J-Half-Day should be changed to a full J-Day


Nicole Liu

Japanese Culture Club members perform taiko drumming during the middle of J-day.

Nicole Liu and Xixi Song

It’s J-Day! You and your friends have probably already made a plan for where to go, what to buy. There’s just one problem: there’s just too many booths to go visit, and some of them might sell out before you get to them.

Throughout the long-standing tradition of J-Day, the event has always been J-Half-Day, never the full J-Day as the name suggests. The full school day is around seven hours, and the regular periods take up a little more than four hours, while J-Day only lasts less than half of the day. 

Currently, there is no change to this half-day practice in sight. The school has no intention to lengthen J-Day as students might get tired or grow bored of the booths, and a fun event would be turned into a boring and tiring one.

To fix this, our argument is not that all J-Day activities should run through the entire school day. After experiencing it ourselves, we understand that students would get tired of the activities if they were to last a day. However, we are proposing that half the clubs should host their events before lunch, and the other half should be present after lunch. 

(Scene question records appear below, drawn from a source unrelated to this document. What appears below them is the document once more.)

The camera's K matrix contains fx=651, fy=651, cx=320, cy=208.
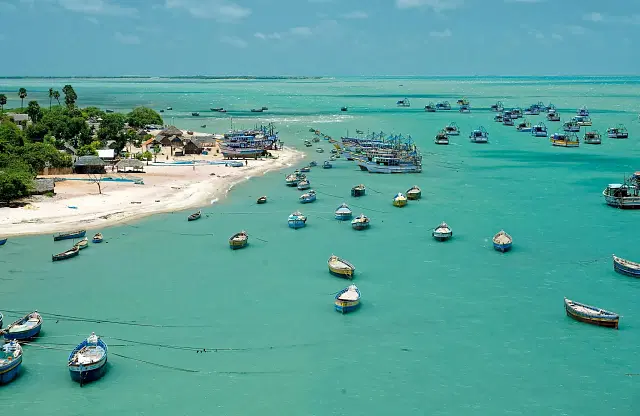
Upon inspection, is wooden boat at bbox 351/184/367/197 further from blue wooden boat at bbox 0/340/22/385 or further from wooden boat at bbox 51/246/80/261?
blue wooden boat at bbox 0/340/22/385

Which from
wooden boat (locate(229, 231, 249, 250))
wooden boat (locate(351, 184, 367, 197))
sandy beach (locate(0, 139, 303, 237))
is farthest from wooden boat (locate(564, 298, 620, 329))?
sandy beach (locate(0, 139, 303, 237))

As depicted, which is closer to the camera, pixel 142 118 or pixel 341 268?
pixel 341 268

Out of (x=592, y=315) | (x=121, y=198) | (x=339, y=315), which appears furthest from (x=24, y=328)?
(x=592, y=315)

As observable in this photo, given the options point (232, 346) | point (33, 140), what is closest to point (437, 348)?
point (232, 346)

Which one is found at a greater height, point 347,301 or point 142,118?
point 142,118

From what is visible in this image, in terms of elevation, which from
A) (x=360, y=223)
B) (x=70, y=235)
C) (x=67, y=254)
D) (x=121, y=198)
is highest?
(x=360, y=223)

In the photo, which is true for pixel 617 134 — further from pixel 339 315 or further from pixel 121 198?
pixel 339 315

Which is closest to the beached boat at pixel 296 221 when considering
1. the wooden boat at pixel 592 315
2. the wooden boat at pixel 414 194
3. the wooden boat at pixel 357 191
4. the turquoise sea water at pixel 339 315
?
the turquoise sea water at pixel 339 315
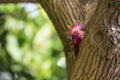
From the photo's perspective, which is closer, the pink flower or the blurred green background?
the pink flower

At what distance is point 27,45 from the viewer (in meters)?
2.44

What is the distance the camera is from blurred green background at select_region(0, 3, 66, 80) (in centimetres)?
212

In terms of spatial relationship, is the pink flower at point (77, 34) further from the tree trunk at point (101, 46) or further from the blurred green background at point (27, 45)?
the blurred green background at point (27, 45)

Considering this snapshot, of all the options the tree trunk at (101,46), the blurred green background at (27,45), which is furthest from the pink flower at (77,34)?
the blurred green background at (27,45)

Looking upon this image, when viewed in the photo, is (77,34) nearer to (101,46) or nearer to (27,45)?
(101,46)

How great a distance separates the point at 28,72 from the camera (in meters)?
2.17

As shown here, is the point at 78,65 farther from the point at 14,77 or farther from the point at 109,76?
the point at 14,77

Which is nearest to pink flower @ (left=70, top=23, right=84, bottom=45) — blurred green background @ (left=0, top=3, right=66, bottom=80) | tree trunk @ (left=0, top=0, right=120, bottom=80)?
tree trunk @ (left=0, top=0, right=120, bottom=80)

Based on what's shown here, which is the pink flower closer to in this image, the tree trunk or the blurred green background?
the tree trunk

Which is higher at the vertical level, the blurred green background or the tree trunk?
the blurred green background

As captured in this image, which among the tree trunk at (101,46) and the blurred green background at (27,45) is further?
the blurred green background at (27,45)

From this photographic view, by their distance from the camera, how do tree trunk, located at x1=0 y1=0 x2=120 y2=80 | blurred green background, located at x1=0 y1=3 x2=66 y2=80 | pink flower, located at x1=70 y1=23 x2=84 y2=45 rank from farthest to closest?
blurred green background, located at x1=0 y1=3 x2=66 y2=80, pink flower, located at x1=70 y1=23 x2=84 y2=45, tree trunk, located at x1=0 y1=0 x2=120 y2=80

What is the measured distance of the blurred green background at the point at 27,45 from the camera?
2119 millimetres

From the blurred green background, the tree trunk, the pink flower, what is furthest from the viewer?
the blurred green background
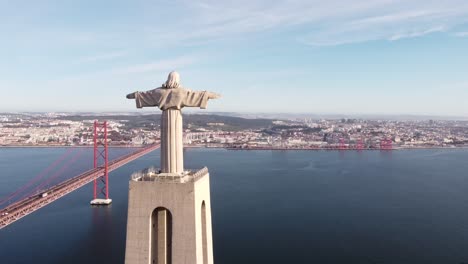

If this were to happen, there would be many benefits. First, students would get to thoroughly experience all of J-Day without feeling rushed. In addition, students would feel less worn out because lunch could act as a refreshing break and prepare them to be just as energetic for the new upcoming activities. This not only benefits the students attending J-Day, but also all clubs who are hoping to make a decent profit out of the day. 

Splitting J-Day into two parts would give all clubs a better opportunity to earn funding for the next year as they would have less competitors and therefore more customers at the booth. This is important because good funding is highly beneficial to every club. 

 We understand that the J-day tradition has never been a full day, but just because a long-standing tradition has always been the way it is, does not mean that it cannot change. We should all be open to new ways and ideas, especially if the new method benefits a vast audience. After being rewarded with our first J-day experience as freshmen after a long year, we would say that it was definitely one that we will remember as the highlight of our first year at TJ.

This valuable experience is the reason why we want for the rest of J-days to be improved and better than it already is. We are not saying that our proposed idea is the way to go about it, because it is not guaranteed to work, but it is at least a start for the coming years.